Chauen, el azul de la contemplación


Foto: Á. Gilabert

"Encuentros, apretujones del gentío, almáciga de historias, músicos, bazaristas, fotógrafos, extranjeros atípicos”. Conceptos con los que el escritor español Juan Goytisolo describe al vecino Marruecos. El país africano se ha abierto camino como destino de referencia entre los viajeros románticos, que buscan en él los relatos de Paul Bowles. Tánger despunta por su legado cultural, Tetuán por la autenticidad de sus medinas y Marrakech por la concentración de aromas, turistas y mercaderes de su plaza central, Jemaa El-Fna. Pero frente al bullicio, el desierto evoca una sensación de calma solo comparable a la que invita Chauen.

Foto: Gardeu
Parece un pueblo de apariencia marinera sacado de las islas griegas, pero está enclavado en la cordillera del Rif, a una hora y media de Tetuán. Chauen es el contraste mostrado en dos colores: blanco y azul. Y este azul -cobalto, celeste, brillante-, siempre presente, es el que lo ha convertido en uno de los destinos más fotografiados del norte de África. Un color que, cuentan las leyendas, empezó a utilizarse porque ahuyentaba a las moscas, aunque también se dice que los judíos lo eligieron para reemplazar el verde del Islam en los años 30.

Al adentrarse en su medina, con cinco puertas de entrada, llama la atención que, frente al caos de otras ciudades marroquíes, Chauen evoca calma. El azul se asocia a la serenidad, pero el orden en que se colocan los puestos y la cerámica por sus empinadas calles llenas de escalones contribuye a dibujar esa sensación de armonía.

Foto: Gardeu
Chauen es un pueblo para detenerse a contemplar. A cada paso, un pequeño telar artesano hila mantas de colores llamativos, entramados de rojos, amarillos y naranjas, formando colchas que apetece comprar aunque no se sepa dónde se colocarán después. La viveza de estos tejidos hace seria competencia a las fachadas azules de donde cuelgan. Otro de los productos estrella es el tinte: pigmentos en polvo para teñir la cal y pintar las estancias de tonos vivos. Es curioso que una amplia gama de colores tiña toda la artesanía de un lugar que se sitúa en el puesto de los más bellos precisamente por su monocromatismo.

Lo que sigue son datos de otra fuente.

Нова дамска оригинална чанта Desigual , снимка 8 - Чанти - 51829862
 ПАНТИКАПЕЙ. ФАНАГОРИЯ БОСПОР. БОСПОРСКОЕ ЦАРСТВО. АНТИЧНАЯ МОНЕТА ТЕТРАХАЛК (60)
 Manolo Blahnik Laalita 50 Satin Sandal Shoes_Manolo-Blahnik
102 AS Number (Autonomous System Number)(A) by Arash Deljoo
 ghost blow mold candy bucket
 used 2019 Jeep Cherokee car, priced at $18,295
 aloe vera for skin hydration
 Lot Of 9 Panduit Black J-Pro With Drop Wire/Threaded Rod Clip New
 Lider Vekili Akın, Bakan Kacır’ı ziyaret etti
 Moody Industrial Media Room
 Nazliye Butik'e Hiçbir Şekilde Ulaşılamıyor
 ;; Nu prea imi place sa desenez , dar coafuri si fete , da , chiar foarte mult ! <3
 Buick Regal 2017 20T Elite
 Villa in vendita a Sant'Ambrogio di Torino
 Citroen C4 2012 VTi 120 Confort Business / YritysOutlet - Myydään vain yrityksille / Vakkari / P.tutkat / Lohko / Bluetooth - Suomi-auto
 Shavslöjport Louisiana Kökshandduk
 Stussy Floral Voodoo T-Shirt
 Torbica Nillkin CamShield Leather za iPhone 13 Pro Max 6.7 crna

Mi primer viaje a Chauen. 
El centro neurálgico de Chauen es la plaza Uta el-Hammam, donde todos los cafés ofrecen el característico té de menta. A unos diez minutos de allí, en el restaurante Aladdin se puede probar comida marroquí, como ensalada de naranja y dátiles, tajine de pollo o cordero con ciruelas o cuscús. De postre, ‘kaab al-ghazal’ (cuernos de gacela), una pasta de almendras aromatizada con agua de azahar. Subiendo a su terraza se contempla la Gran Mezquita y las murallas de la Alcazaba. Construida en 1471 por el fundador de la ciudad, Moulay Ali ibn Rachid, tiene un jardín con palmeras por el que se accede a las torres. Desde sus cuatro alturas uno puede recrearse en la vista de la ciudad, fotogénica y serena.

Foto: Á. Gilabert
Tras el almuerzo, el viajero puede ir alejándose del centro, del gentío, de la kasbah con murallas rojizas. Abandonar esa combinación arquitectónica y cultural que entremezcla la tradición árabe con la hispánica y la judía para subir a la montaña. Chauen no solo es azul, también es aire puro, colinas y nubes sobre ellas. Desde lo alto se ve el manantial Ras el-Maa, donde los niños juegan y se bañan ajenos a sus madres, que los vigilan mientras lavan la ropa.

Como dice Goytisolo, Marruecos es un país para descubrir a vista de pájaro, con sus matices y contrastes. El autor recoge una antigua historia bereber, la leyenda de que las cigüeñas (tan veneradas en Marruecos) son seres humanos que, a fin de viajar, se transforman en aves migratorias. Tras cumplir su objetivo, regresan a la tierra. Así es como el viajero atento debe adentrarse en el pueblo azul. Como una cigüeña.